### Dataset entries:
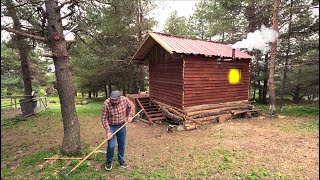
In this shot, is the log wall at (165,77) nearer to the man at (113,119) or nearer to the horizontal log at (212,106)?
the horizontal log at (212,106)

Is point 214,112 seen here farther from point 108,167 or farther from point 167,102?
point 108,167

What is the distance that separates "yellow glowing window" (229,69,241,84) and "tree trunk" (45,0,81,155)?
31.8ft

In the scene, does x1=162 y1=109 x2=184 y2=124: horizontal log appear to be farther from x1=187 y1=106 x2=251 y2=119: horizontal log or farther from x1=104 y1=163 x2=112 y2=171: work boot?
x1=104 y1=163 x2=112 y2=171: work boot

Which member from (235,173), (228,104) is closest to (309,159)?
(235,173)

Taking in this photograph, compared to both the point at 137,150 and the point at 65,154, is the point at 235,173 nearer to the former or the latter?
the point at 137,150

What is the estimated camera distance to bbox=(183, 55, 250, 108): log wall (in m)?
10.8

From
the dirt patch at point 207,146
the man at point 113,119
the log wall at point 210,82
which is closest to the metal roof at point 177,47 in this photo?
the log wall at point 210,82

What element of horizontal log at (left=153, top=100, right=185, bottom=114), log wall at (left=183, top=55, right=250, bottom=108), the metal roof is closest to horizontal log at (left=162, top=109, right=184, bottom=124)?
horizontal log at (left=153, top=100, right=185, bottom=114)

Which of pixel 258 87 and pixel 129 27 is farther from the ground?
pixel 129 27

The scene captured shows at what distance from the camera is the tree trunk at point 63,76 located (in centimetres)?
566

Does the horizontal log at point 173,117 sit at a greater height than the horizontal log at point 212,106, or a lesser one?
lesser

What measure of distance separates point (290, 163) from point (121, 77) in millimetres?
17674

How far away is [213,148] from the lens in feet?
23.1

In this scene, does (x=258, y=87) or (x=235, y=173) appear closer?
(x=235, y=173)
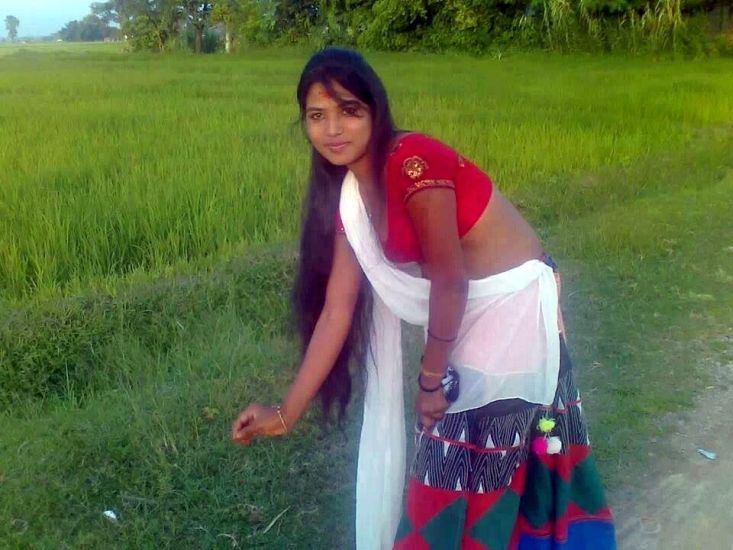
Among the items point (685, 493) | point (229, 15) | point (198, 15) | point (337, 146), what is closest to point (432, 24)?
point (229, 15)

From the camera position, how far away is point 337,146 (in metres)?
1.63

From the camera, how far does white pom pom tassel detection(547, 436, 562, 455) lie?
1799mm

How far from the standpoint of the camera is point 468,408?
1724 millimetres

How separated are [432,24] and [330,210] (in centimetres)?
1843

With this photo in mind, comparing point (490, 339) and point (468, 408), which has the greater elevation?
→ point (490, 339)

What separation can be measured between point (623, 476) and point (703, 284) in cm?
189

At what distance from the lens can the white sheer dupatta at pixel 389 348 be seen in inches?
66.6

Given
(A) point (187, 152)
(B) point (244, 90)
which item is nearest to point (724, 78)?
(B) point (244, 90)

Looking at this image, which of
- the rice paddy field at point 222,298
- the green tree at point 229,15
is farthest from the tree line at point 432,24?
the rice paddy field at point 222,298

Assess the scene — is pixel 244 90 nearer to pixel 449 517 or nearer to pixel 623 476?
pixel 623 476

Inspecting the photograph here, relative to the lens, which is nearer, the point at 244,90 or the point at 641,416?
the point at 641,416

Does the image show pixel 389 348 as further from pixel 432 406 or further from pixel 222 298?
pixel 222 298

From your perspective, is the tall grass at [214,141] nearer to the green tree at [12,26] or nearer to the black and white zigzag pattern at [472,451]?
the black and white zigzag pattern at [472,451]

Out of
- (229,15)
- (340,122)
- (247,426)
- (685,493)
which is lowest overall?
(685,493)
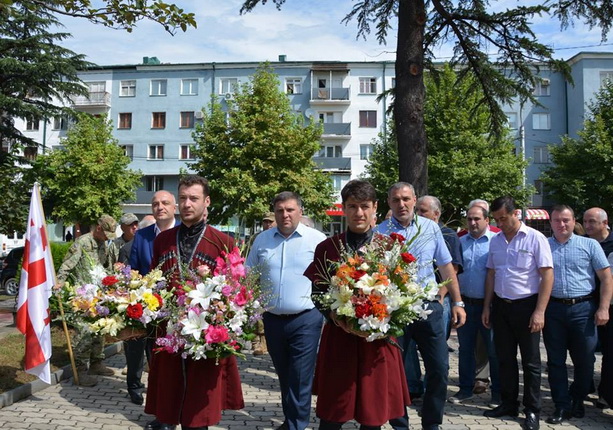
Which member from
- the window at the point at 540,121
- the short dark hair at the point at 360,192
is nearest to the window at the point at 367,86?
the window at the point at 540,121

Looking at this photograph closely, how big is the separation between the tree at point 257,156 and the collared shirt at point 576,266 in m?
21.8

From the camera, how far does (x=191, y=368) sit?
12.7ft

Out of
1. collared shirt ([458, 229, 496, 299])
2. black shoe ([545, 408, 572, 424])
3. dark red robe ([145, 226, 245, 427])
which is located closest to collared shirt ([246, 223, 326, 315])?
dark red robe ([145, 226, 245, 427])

### Problem details:
Reproduce precisely the lines of the entries above, from the one containing "What separation can" through the final one, both ends included, and omit the pictures.

### Solution to the problem:
What separation can be measured between point (623, 476) and point (703, 284) in cm?
189

At what distance from the lens can the white sheer dupatta at pixel 389 348 be seen in inches?
66.6

Given
(A) point (187, 152)
(B) point (244, 90)
which item is nearest to point (724, 78)?
(B) point (244, 90)

Looking at this image, which of
- the rice paddy field at point 222,298
- the green tree at point 229,15
is farthest from the tree line at point 432,24?
the rice paddy field at point 222,298

Assess the scene — is pixel 244 90 nearer to pixel 449 517 or nearer to pixel 623 476?
pixel 623 476

Inspecting the photograph here, relative to the lens, which is nearer, the point at 244,90 or the point at 641,416?
the point at 641,416

Does the image show pixel 389 348 as further from pixel 432 406 or further from pixel 222 298?
pixel 222 298

From your perspective, is the tall grass at [214,141] nearer to the green tree at [12,26] or nearer to the black and white zigzag pattern at [472,451]?
the black and white zigzag pattern at [472,451]

Out of
- (229,15)
- (340,122)
- (247,426)
- (685,493)
which is lowest overall?
(685,493)
Which member from
- the window at the point at 540,121
- the short dark hair at the point at 360,192
is nearest to the window at the point at 367,86?
the window at the point at 540,121

Looking at this photograph closely, how big is the separation between the tree at point 257,156 and the collared shirt at point 576,266 in m?
21.8

From the camera, how far does (x=191, y=368) sit?
12.7ft

Out of
1. collared shirt ([458, 229, 496, 299])
2. black shoe ([545, 408, 572, 424])
3. dark red robe ([145, 226, 245, 427])
which is located closest to collared shirt ([246, 223, 326, 315])?
dark red robe ([145, 226, 245, 427])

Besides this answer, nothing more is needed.